The PR group code signals potential liability, not automatic billing authority. You must confirm plan exclusion language, network status, and ABN or No Surprises Act rules first.
Preventing PR-204 in DME
PR-204 points to a front-end problem, which is why prevention beats appeal. CompliantRx was built by a DME operator to check coverage rules, clinical documentation, and prior authorization at intake, before a non-covered item ever reaches the payer.
Real-Time Eligibility and Benefit Checks
Our platform validates which codes are covered under the patient’s active policy before submission, flagging excluded items at intake. This helps keep non-covered equipment out of the billing queue.

AI-Powered Documentation Auditing
AI Medical Record Review scans incoming faxes and notes against the applicable rules to confirm the documentation supports medical necessity. Ask Noel® delivers product-specific compliance answers to guide your intake staff through complex payer rules.

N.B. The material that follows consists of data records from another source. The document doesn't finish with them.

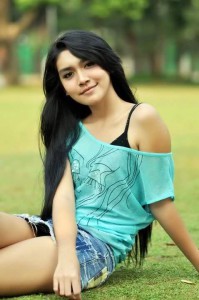 Biodata Melody Prima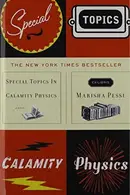 Book cover of Special Topics in Calamity Physics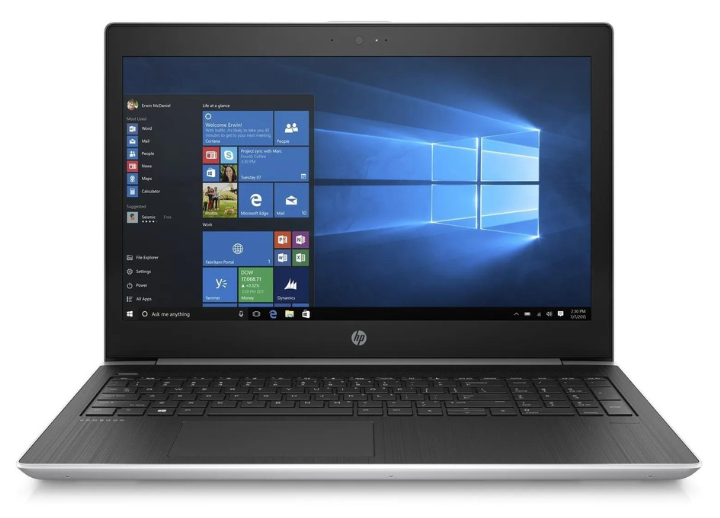 LAPTOP HP 430 G5 I3 7100 4GB DDR4 SSD 256GB 13,3"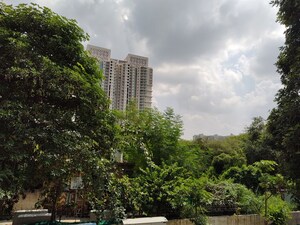 2 BHK Apartment – Exterior View View at Krisumi Waterfall Residences, Sector 36a - for Rent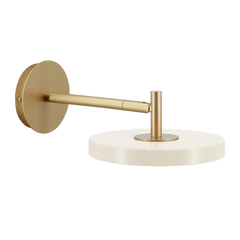 Asteria Built in LED Short/Long Wall Light In Various Finishes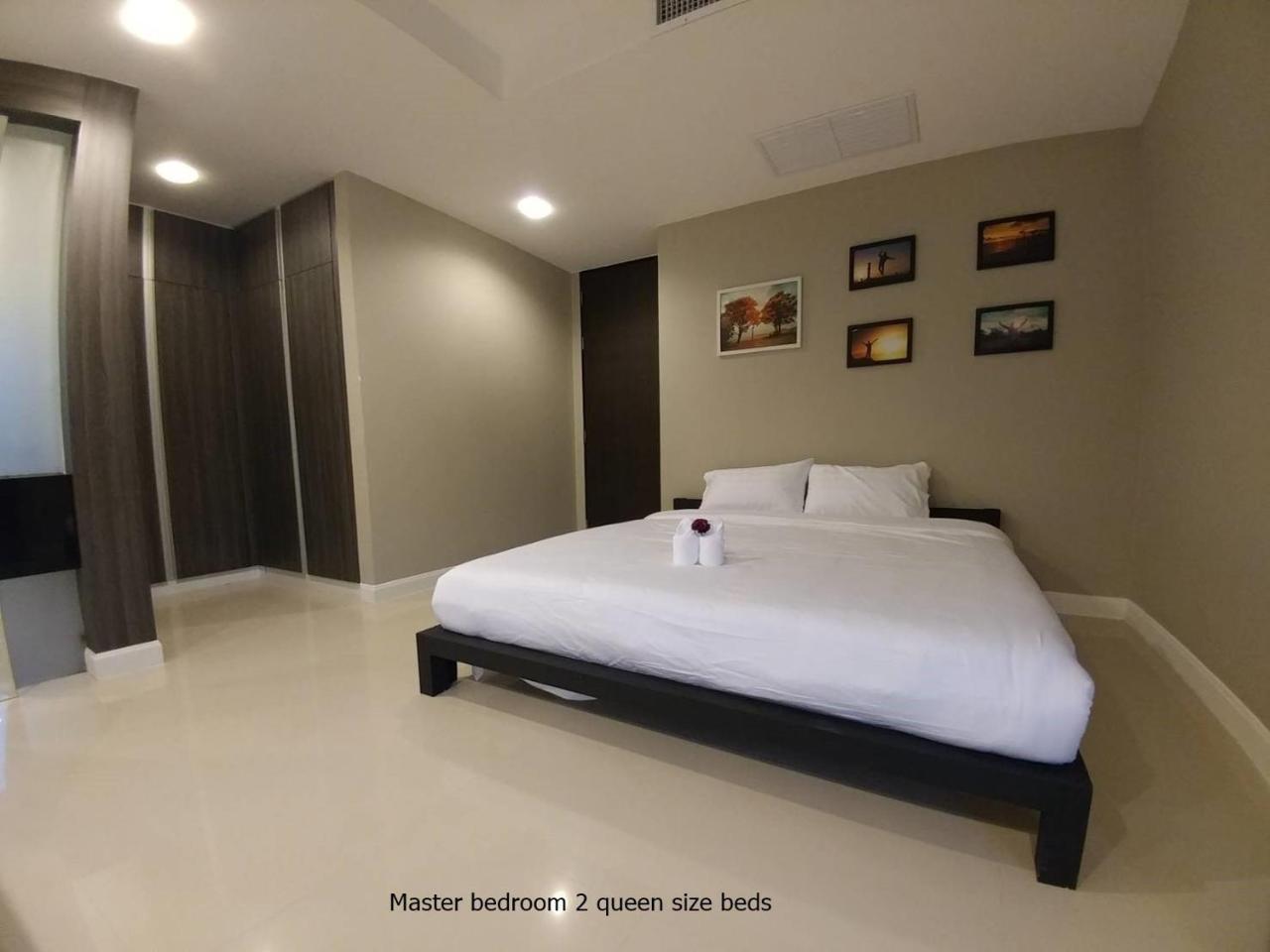 Sierra Pool 102 * Hua Hin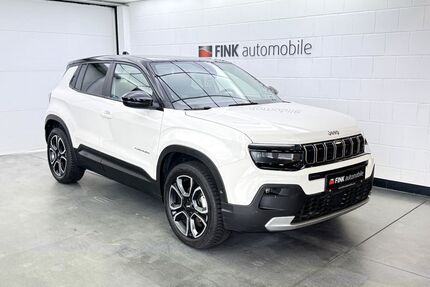 Jeep Avenger Gebrauchtwagen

Pre-Authorization Management
CompliantRx identifies services requiring prior authorization and tracks approval numbers to help prevent rejections from missing or expired authorizations.

Automated Coverage Rules
The platform cross-checks items against payer-specific LCD and NCD guidelines. Addendum Intelligence™ generates payer-compliant addendum requests when gaps appear, and Intelligent Data Extraction pulls patient and physician details from records. It connects with systems of record like Brightree and NikoHealth, with HIPAA-compliant data handling and audit trails.

Key Takeaways: Make PR-204 a Front-End Catch
The PR-204 denial code description comes down to one issue: the equipment is not a covered benefit, often due to same-or-similar conflicts, LCD criteria, or coverage lapsing between referral and delivery.
The fix is front-end verification of coverage and equipment history before the item ships. Schedule a demo to see how CompliantRx flags non-covered items at intake.
FAQs
1. Is PR-204 the same as the PR204 denial code?
Yes, the PR204 denial code is the no-hyphen shorthand for PR-204, pairing the Patient Responsibility group code with CARC 204. Both indicate a service not covered under the patient’s current benefit plan.
2. Does PR-204 mean my claim was rejected for a typo?
No, the code appears after adjudication, meaning the payer accepted and processed the claim. It reflects a coverage decision based on plan design, not a formatting or routing error.
3. Can I always bill the patient after a PR-204?
No, the PR group code signals potential patient liability, not automatic billing authority. Whether you can bill depends on plan exclusion language, network status, and ABN or No Surprises Act rules.
4. Can CompliantRx check same-or-similar history before delivery?
Yes, our platform cross-checks submitted items against payer coverage rules and LCD criteria at intake. This helps flag same-or-similar conflicts before the equipment ships.